OpenStudy (warriorz13):

im not very good at this stuff but if i were to really look at it and take a ood guess i would say D

OpenStudy (anonymous):

@Warriorz13 it's not a multiple choice question...

OpenStudy (warriorz13):

then whats with the a b c d thing?

OpenStudy (anonymous):

@Warriorz13 "evaluate the following"

OpenStudy (anonymous):

Hi, I just looked through your work, it all looks correct to me, except possibly your units for momentum in part c - momentum unit can be energy * time, I think, so you're missing the time unit (maybe)

OpenStudy (anonymous):

Thanks for taking a look @ProfBrainstorm ! A friend of mine (who is in the same class) got a different answer for momentum, so I'll definitely re-do it.

OpenStudy (anonymous):

I think your numbers are correct, should just be eV s for the unit instead of just eV

OpenStudy (anonymous):

At first glance, I don't think the units are incorrect - the units for the speed of light are in meters per second, so they cancel with the units for u.
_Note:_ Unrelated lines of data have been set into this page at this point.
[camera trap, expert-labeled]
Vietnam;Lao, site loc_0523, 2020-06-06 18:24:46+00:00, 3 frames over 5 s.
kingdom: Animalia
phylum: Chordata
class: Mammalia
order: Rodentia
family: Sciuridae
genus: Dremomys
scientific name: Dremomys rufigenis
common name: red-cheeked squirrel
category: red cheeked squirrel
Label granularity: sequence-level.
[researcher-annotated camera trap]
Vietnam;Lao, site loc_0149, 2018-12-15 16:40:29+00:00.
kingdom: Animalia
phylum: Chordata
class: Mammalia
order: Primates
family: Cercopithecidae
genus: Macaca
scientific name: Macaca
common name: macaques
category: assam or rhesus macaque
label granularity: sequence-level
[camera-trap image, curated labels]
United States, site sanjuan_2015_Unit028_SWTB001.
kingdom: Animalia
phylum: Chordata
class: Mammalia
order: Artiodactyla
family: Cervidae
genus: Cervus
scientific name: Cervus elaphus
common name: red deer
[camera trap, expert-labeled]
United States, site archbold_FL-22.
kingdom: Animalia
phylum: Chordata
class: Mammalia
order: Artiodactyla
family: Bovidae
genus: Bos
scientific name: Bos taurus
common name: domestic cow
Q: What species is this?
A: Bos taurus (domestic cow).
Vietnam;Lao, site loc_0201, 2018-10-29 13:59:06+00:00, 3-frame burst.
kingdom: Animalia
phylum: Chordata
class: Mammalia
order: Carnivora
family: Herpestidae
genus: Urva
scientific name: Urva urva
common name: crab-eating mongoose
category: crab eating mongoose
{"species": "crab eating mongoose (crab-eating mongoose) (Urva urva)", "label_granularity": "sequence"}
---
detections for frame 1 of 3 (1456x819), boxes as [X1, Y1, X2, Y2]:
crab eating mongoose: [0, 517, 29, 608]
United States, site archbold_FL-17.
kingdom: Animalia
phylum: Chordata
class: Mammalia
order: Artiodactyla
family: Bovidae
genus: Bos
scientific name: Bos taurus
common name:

Leaving gamma (no units) times 938.78 MeV

OpenStudy (anonymous):

I am wrong, managed to confuse myself, the unit of momentum can be written as force * time, not energy * time

OpenStudy (anonymous):

so your momentum unit should be eV s/m

OpenStudy (anonymous):

I can see where you went wrong, you have left in a unit of meter/second after the velocity cancelled - you forgot to cancel the unit of speed in one of the factors

OpenStudy (anonymous):

It's not 0.9476038m/s, it's just dimensionless 0.9476038 when the c has been cancelled

OpenStudy (anonymous):

Ahh, okay I see, yes I forgot to cancel the m/s. I think I also made this way too complicated I calculated m up top for 2000 protons: 3.34x10^{-24} kg Momentum is just kg • m/s

OpenStudy (anonymous):

↓^ kg * (m/s)

OpenStudy (anonymous):

: )

OpenStudy (anonymous):

Oh physics, you so silly.

OpenStudy (anonymous):

sure, you can write momentum as kg . m/s, or as energy.time/distance they're exactly equivalent the second choice seemed more natural in the context of your question

OpenStudy (anonymous):

And yet again @ProfBrainstorm comes to my rescue :) Seriously, thank you so much! Your feedback is always fantastic.